So, you’re interested in getting OnBase, but you’re currently using a legacy system. It’s time to bridge the gap between the two with a data migration.

The process of data migration transfers the data in your legacy system into your new OnBase system so it’s usable. If you’re like most organizations, however, you likely have high volumes of data to transfer, so the prospects of making this transfer can be nerve-wracking.

But that’s where we can help. At Naviant, we have extensive experience as a data migration partner helping clients successfully complete data migration projects of various scales and across industries, with recent projects including:

  • Successful Migration of 180 Million Documents from SIRE (50+ Cabinets)
  • 1.5 Billion Data and Document Migration from IBM FileNet Content Manager
  • Migration from 1750 Lotus Notes Databases Contained Within a Single IBM Notes System

You can consider this 3-part blog your guide to data migration. It’s filled with best practices and tips we’ve learned from experience that’ll help you enter your own data migration project with added knowledge and confidence.

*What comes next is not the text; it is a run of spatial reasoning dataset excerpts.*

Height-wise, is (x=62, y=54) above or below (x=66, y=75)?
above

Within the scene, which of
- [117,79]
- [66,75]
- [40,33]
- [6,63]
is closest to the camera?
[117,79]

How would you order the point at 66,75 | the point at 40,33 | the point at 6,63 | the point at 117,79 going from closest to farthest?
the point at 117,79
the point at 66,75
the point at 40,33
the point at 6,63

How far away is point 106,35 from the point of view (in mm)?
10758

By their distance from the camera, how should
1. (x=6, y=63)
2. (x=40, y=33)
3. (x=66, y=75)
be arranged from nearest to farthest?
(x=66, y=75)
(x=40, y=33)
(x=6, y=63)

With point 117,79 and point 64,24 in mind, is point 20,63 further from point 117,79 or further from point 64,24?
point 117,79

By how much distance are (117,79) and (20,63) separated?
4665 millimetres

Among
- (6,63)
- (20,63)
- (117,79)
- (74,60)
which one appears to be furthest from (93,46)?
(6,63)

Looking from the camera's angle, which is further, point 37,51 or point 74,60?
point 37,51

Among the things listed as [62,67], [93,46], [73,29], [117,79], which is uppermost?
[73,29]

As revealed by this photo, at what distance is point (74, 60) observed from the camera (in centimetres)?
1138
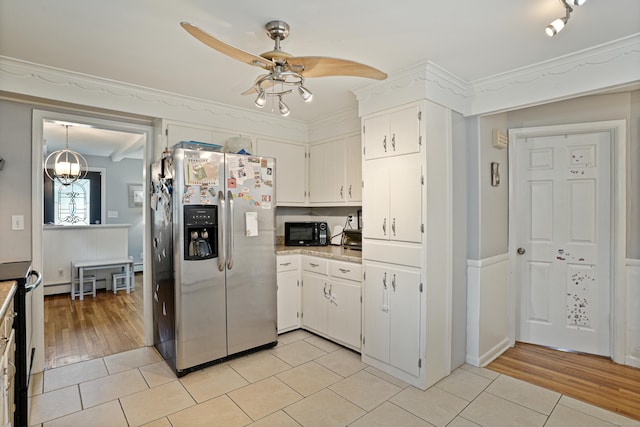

How to Convert Data with Integrity: Data Conversion Best Practices

Part 1: Data Complexity and Intermediate Validations

Is Data Certainty Possible?

Before anything else, how can there be certainty about data integrity during the conversion? To be frank, it is difficult, if not impossible, to begin assembling an accurate representation of data integrity when the conversion is already completed.  As a result, we’ve found that the best approach is to think of the conversion as an exercise of maintaining data integrity.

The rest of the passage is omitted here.